Assume you want gpac to grab from a pipe some AVC|H264 content which could be sent sequentially by sender(s). typically, an encoder processing a playlist and sending each result to a pipe. Having the encoder create the pipe will result in closing the pipe at each file, which is not the goal. We need to
- create the pipe, either manually or by asking the pipe input to create it for us using mkp option
- tell the pipe input to keep the session alive even when broken pipe messages are received, using ka option

gpac -i pipe://myavcpipe:ext=avc:mkp:ka -o test.mp4

This will open the pipe, creating it if not found, and we can now start sending data on the pipe.

Discussion
The above command will run forever, since broken pipe messages are ignored. You can abort the session using ctr+c and ask to flush pending data to disk. If you have enabled prompt interactivity in gpac -k, simply press q.
There is currently no way to signal from the sender that the session should be closed, we might add this feature in the near future.

Output pipe

Assume you have an app that consumes AVC|H264 in Annex B format from a pipe myavcpipe. You can direct GPAC output to this pipe:

gpac -i source.mp4 -o pipe://myavcpipe:ext=avc

The above command will open the file source.mp4, open the pipe myavcpipe and send (potentially transcoding) the AVC|H264 data to this pipe. Obviously you can use whatever input and processing:
gpac -i source.yuv ffsws:osize=640x360 -o pipe://myavcpipe:ext=avc

This will grab the source, resize it, encode it and write it to the pipe.

Discussion
The ext option is used to indicate the output format of the data carried on the pipe. If SHALL be set. Any mux format used by GPAC can be used on output pipes.
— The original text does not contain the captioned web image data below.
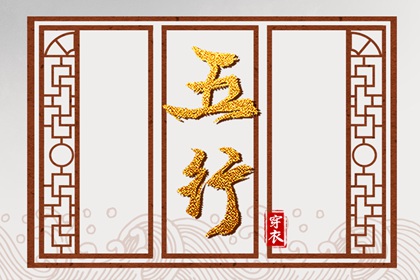 2025老黄历黄道吉日查询_黄历万年历黄道吉日_黄历2025年黄道吉日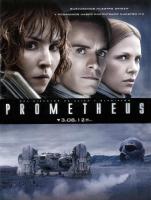 Prometheus  - Posters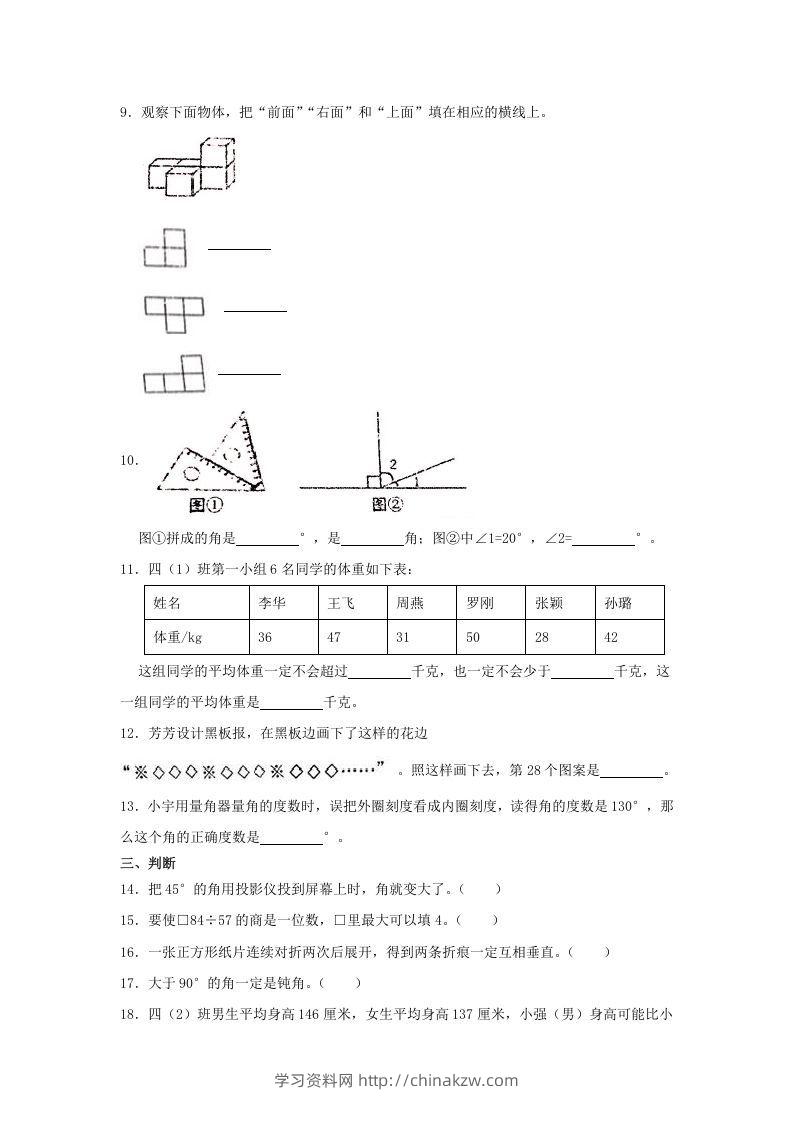 图片[2]-2020-2021学年山西省太原市四年级上学期期末数学真题及答案(Word版)-学习资料站
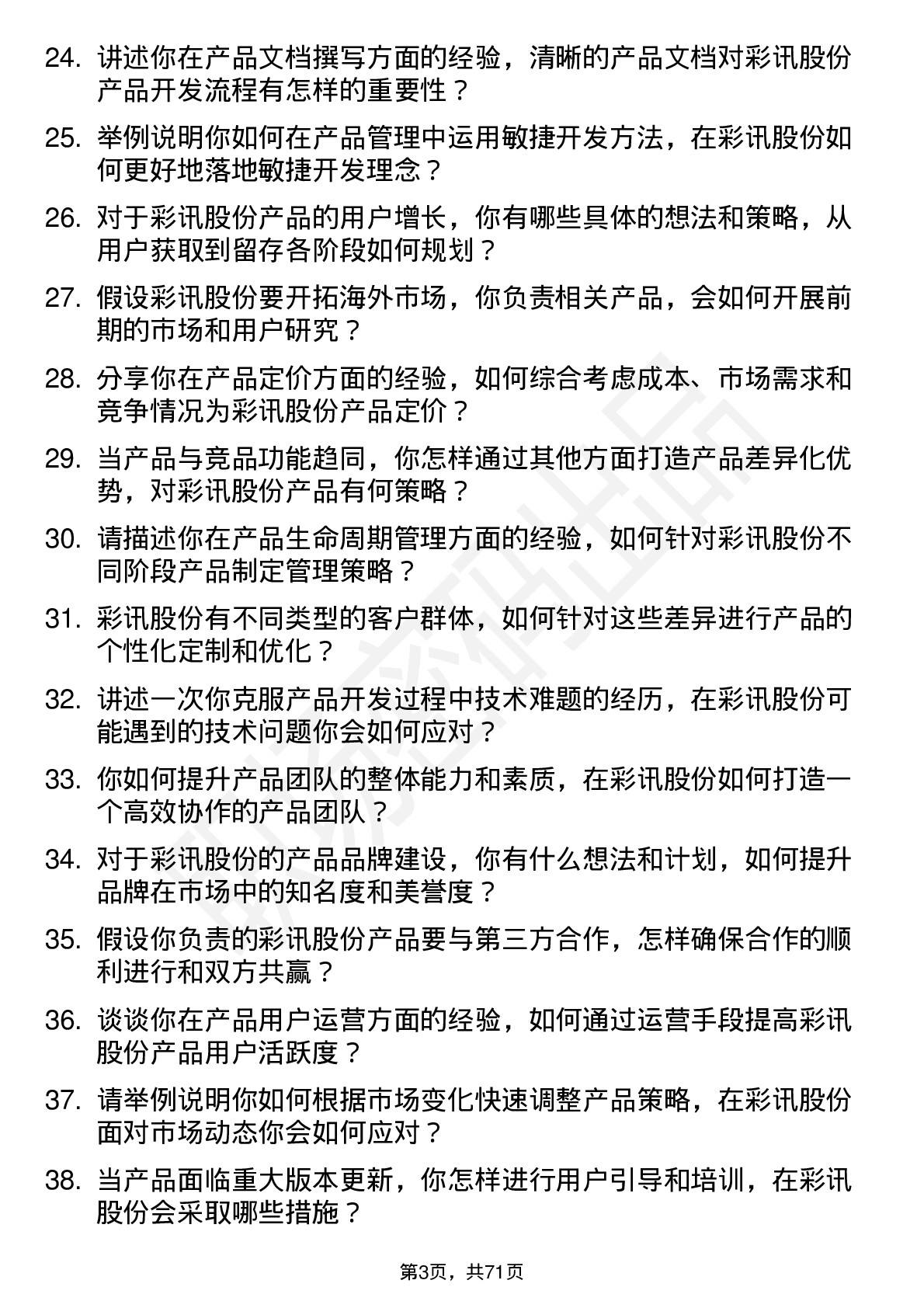 48道彩讯股份产品经理岗位面试题库及参考回答含考察点分析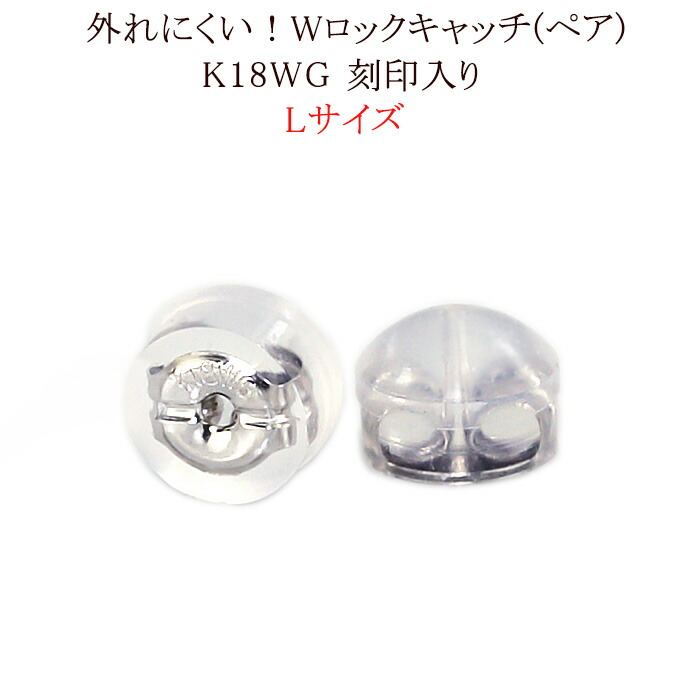楽天市場】K18WGホワイトゴールド ダブルロックピアスキャッチL (0.7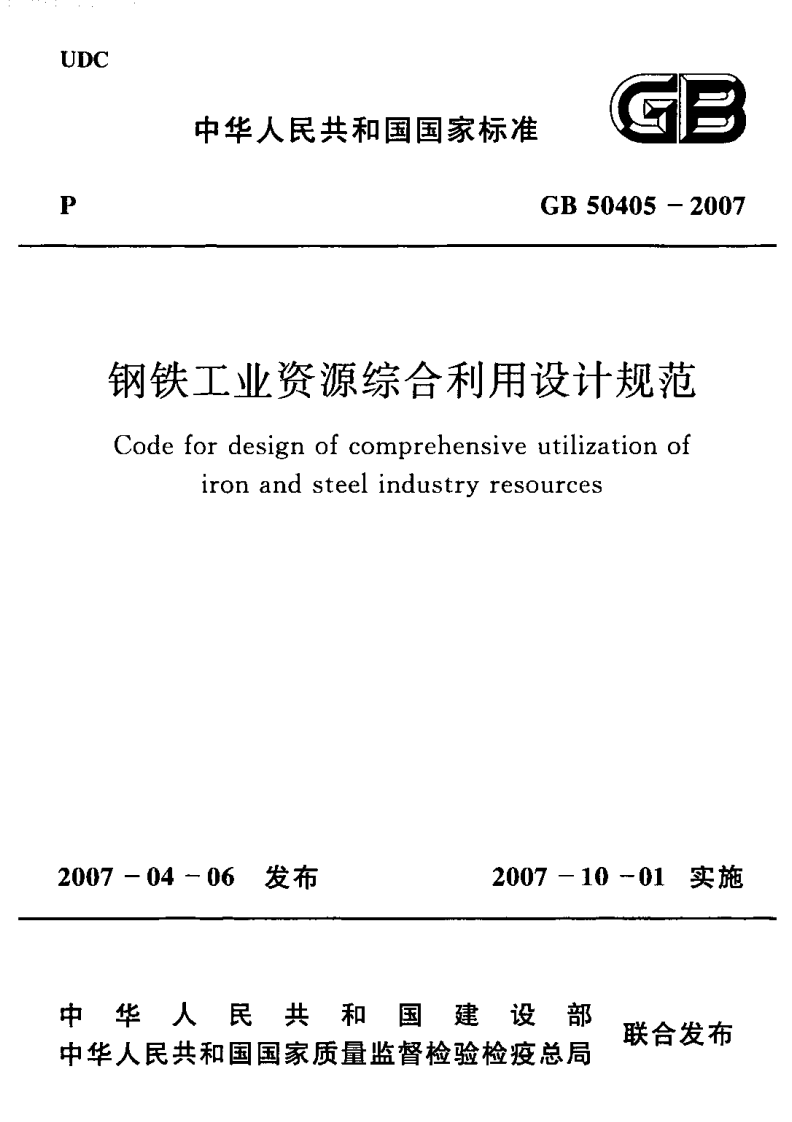 GB50405-2007 钢铁工业资源综合利用设计规范.PDF 第1页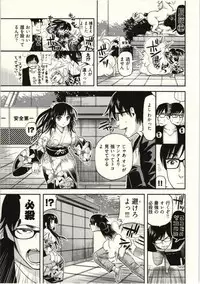 [Yahiro Pochi] Tadashii Majutsu no Asobikata - The right way of playing of magic.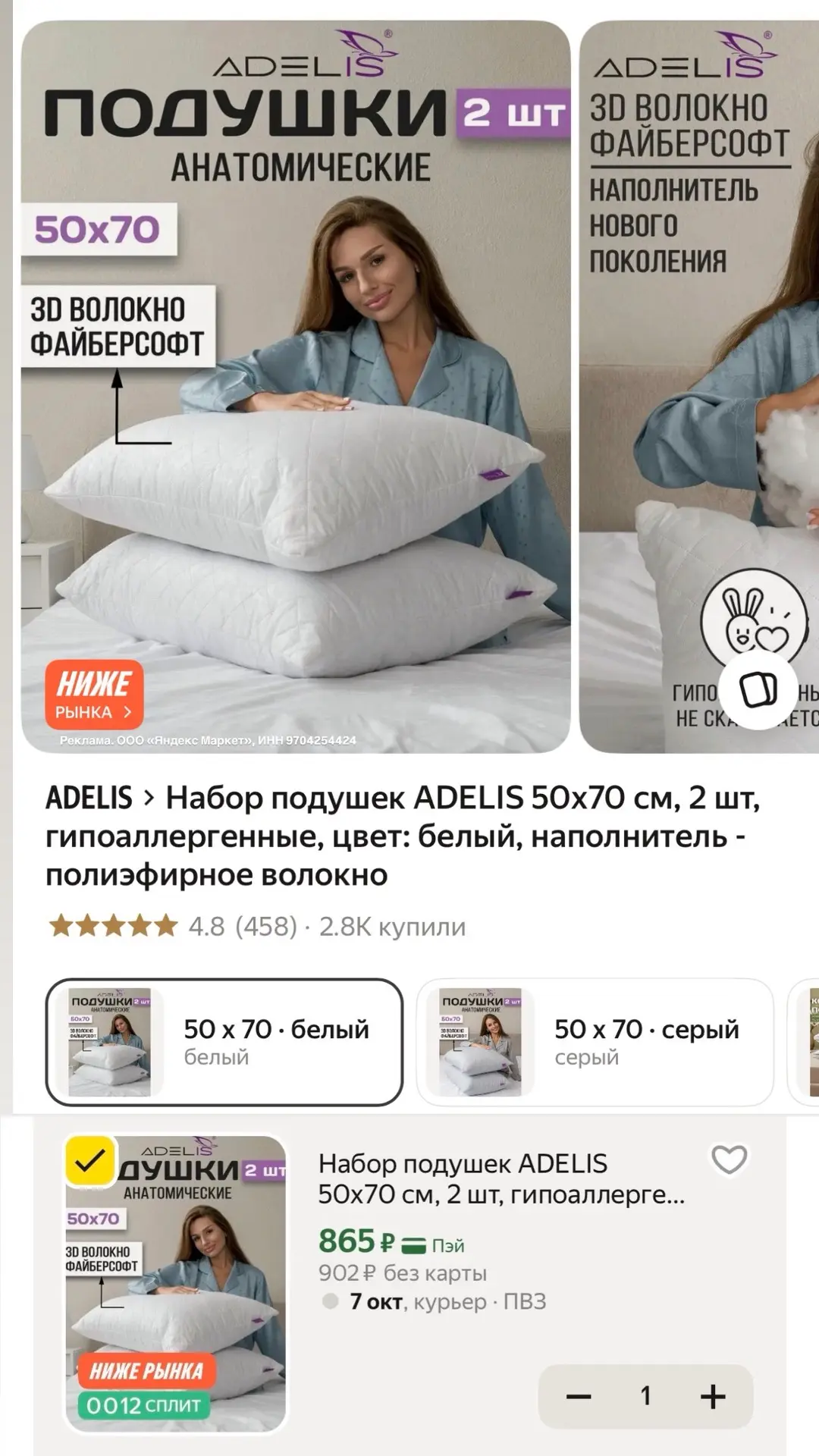 Хорошие анатомические подушки всего по 430₽ за штуку 🔥🔥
You should however be very careful using containers (e.g. ISOBMFF) as a format, since some containers format will require the entire file to be produced to make it valid. For example, using ISOBMFF (mp4) as a data format will fail, since we need to patch either the moov or mdat box at the end of the multiplexing. However, if using fragmented ISOBMFF, it will be possible to push the mux result to a pipe.
This problematic of patching previous blocks of data in a file is signalled by the property DisableProgressive on the file PID. At the current time, only the file output filter can support PIDs with this property set.